Es normal en los centros de investigación en comunicación, me atrevería a decir que casi en el mundo entero, especular con la cuantía que los más famosos investigadores se embolsan en concepto de derechos de autor: libros, artículos, conferencias y colaboraciones en medios. Supongo que trata de un deseo común. Umberto Eco siempre sale a relucir en este tipo de conversaciones. Desconozco cuáles eran sus honorarios pero es claro que corresponden al tipo de personalidad académica que llegó a ser. También corresponden al hecho de no ser un investigador español. Para aclararnos, salvando casos concretos, aquí no hay quien saque un triste duro de derechos de autoría. En Inglaterra, sin embargo y por poner un ejemplo, un director de centro investigador alcanza una cantidad superior a su sueldo con este tipo de derechos.
Tratar a Eco de investigador quizás sea quedarse corto. Pero ¿qué otra cosa era Eco sino un comunicólogo, un investigador profundo de la comunicación social? Ha sido también escritor, conferenciante y novelista además de profesor de universidad. Las dos primeras van unidas al rol de investigador pero para poder desarrollar la tercera de estas habilidades hay que tener muchas capacidades: de análisis, de síntesis, de interpretación. Y eso era lo que tenía Umberto Eco, capacidad de interpretación, de leer la simbología oculta de esos temas que conforman nuestra vida, que existen en lo profundo y que además nos influyen y nos hacen manejables ante las industrias culturales. Ese era su fuerte, la semiótica, el estudio de los universos simbólicos y el fondo de los significados. Todo ello hace que se le pueda llamar el último renacentista, un sabio que toca varios campos y todos con talento.
Ha muerto Umberto Eco y con él una de las grandes personalidades de los estudios en comunicación. Muchos investigadores quedamos hoy un poco más huérfanos. Permanecerán sus libros, ensayos, manuales, novelas, sus constantes lecciones, como aquella que nos decía que en la sociedad actual, en el reino del consumismo postmoderno, la ciudadanía vive absorta en la imagen de la foto. No es necesario decir que esto es verdad como la vida misma, pero quizás convenga añadir que además, nos encanta ese ensimismamiento. Si en cada uno de los momentos históricos ha habido una doctrina filosófica y una forma de ver la vida, si cada una de ellas ha marcado la forma en que se realizan las investigaciones sociales centrando la base teórica de las mismas, quizás ésta que hemos citado de Eco sea la que deba imperar para posteriores análisis sobre sociedad, política y consumo. Seremos una sociedad adulta, y no unos adolescentes molestos para toda la vecindad, cuando comprendamos el significado del concepto, de tal forma que seamos capaces de construir nuevos universos simbólicos, apartados del objeto de consumo.

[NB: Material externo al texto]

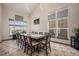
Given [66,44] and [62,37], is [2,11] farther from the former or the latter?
[66,44]

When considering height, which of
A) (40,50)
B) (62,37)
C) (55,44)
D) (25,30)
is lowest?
(40,50)

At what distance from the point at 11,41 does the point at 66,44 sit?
131 cm

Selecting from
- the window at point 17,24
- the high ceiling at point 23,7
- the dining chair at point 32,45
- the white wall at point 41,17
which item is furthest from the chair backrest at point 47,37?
the high ceiling at point 23,7

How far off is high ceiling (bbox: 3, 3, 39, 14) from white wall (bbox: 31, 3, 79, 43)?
103 millimetres

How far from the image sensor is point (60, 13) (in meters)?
2.00

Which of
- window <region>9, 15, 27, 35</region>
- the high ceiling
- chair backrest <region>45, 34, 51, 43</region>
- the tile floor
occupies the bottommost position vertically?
the tile floor

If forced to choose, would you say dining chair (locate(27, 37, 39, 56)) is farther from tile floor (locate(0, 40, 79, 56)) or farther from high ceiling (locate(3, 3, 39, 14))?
high ceiling (locate(3, 3, 39, 14))

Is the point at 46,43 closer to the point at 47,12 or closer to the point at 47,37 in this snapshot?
the point at 47,37

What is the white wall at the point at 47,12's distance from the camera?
1916 millimetres

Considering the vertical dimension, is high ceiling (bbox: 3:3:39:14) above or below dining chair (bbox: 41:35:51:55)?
above

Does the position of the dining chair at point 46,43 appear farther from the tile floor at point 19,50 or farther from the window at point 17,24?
the window at point 17,24

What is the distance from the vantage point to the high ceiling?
2.02 m

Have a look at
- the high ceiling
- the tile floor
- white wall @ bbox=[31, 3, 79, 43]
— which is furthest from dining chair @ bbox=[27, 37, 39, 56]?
the high ceiling

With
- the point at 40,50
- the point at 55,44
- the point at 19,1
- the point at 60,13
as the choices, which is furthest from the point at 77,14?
the point at 19,1
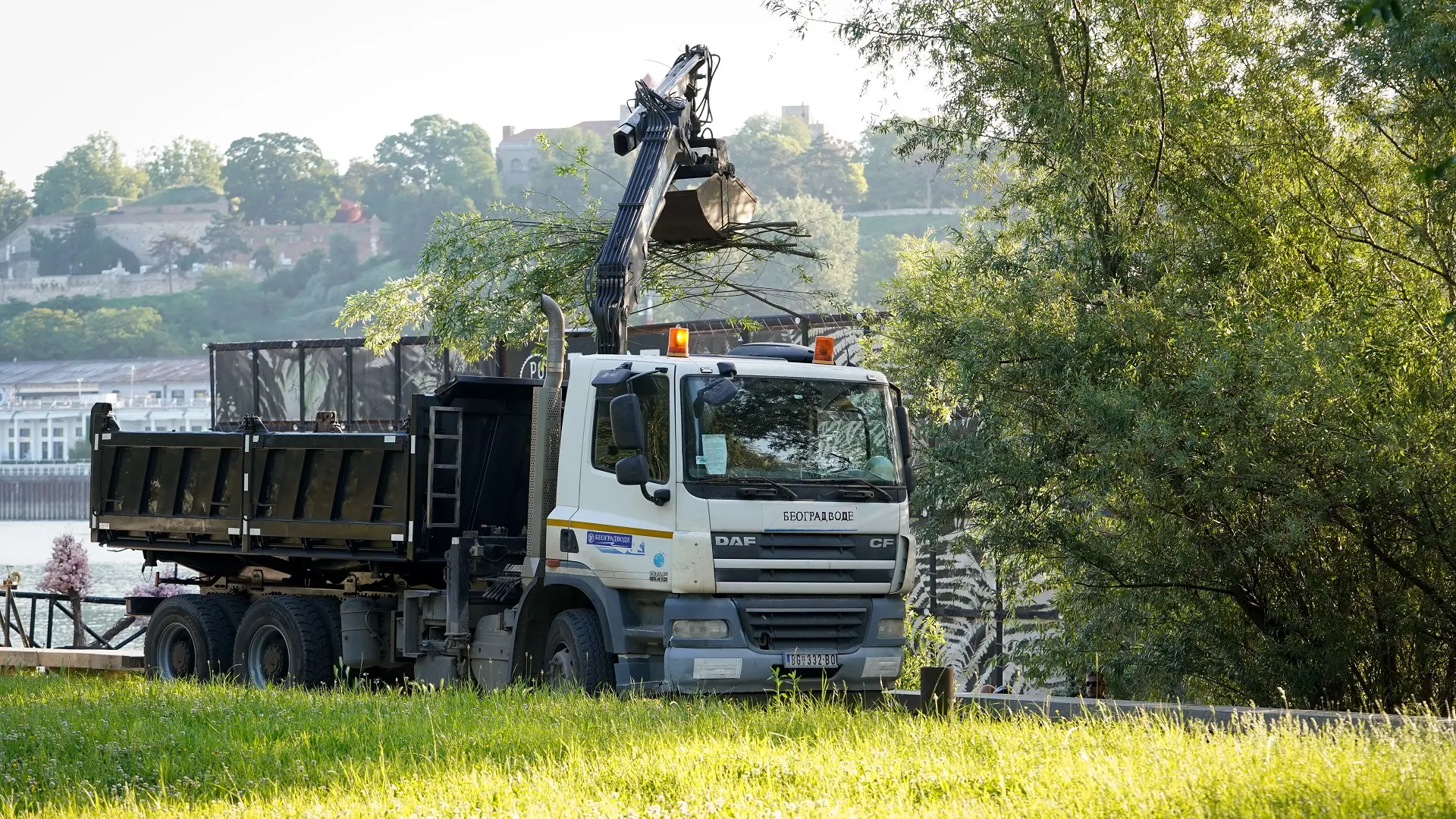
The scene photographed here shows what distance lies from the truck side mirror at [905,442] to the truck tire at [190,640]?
665cm

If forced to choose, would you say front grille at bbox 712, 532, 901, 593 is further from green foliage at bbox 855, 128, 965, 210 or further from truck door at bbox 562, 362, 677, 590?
green foliage at bbox 855, 128, 965, 210

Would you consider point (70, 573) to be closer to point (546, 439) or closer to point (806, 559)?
point (546, 439)

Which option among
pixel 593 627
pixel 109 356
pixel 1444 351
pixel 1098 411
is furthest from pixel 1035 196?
pixel 109 356

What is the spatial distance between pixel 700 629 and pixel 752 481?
108cm

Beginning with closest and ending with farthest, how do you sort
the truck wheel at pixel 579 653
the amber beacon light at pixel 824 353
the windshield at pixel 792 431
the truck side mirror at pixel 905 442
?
1. the windshield at pixel 792 431
2. the truck wheel at pixel 579 653
3. the truck side mirror at pixel 905 442
4. the amber beacon light at pixel 824 353

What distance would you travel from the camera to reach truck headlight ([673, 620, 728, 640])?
11055mm

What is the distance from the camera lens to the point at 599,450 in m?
11.7

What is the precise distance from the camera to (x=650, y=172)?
1537cm

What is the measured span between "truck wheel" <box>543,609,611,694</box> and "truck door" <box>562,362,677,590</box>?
0.38 metres

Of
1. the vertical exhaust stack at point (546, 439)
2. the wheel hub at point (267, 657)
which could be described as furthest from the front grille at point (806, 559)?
the wheel hub at point (267, 657)

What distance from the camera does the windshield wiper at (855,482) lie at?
37.8 ft

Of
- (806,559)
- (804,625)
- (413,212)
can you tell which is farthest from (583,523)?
(413,212)

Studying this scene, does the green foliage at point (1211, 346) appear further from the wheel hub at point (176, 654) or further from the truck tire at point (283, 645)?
the wheel hub at point (176, 654)

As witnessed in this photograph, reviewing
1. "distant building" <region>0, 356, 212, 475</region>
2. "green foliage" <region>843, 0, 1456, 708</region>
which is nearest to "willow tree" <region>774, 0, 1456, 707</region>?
"green foliage" <region>843, 0, 1456, 708</region>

Los trabajos de Eco, que han tenido una importancia fundamental en la comprensión del símbolo, engrandecen aquella teoría freudiana del psicoanálisis con la que el Grande de Viena explicó el funcionamiento de la mente humana. Freud nos dijo que en el interior de nuestros cerebros había mundos que nosotros mismos no conocemos, mundos simbólicos. Muchos años más tarde, Eco fue, junto a otros, uno de los que explicó que esos mundos simbólicos funcionan como teclas que se pueden tocar para lograr generar en los ciudadanos comportamientos deseados, esos con los que se conforma la realidad social. A partir de ahí, cada cual pudo interpretarlo como bien le viniera, que es lo que sucede con las teorías de los sabios; unos de forma crítica, la que él utilizó, otros de forma práctica, la que ha ayudado a construir este caos social en el que vivimos.
Hay en la obra novelística de Eco un guiño constante a las prácticas de la sociedad. Existe, por ejemplo, esa tendencia de sus personajes a la doble personalidad, o lo que es lo mismo, al deseo e invención de vidas que no tenemos, que no nos pertenecen pero que queremos emular, porque nos invitan a hacerlo. O el tema común del impacto que el estímulo, siempre en forma de texto, generalmente escrito, tiene en la ciudadanía y, en consecuencia, el modo en que éste se manipula desde las estancias del poder. Como dice el investigador y escritor colombiano German Duarte, la novela El cementerio de Praga debería ser texto de cabecera de todos los cursos sobre medios de comunicación y estudios culturales. De fondo, y como unión de todo, por supuesto, el descontento que hace girar el mundo del consumo, la imperfección real del producto-símbolo que se muestra contra la perfección publicitada, lo que genera fallo en la expectativa y la vuelta al intento. La gasolina de ese artefacto que es el sistema. Todo está en nosotros, en nuestras mentes, en los universos que se construyen allí dentro.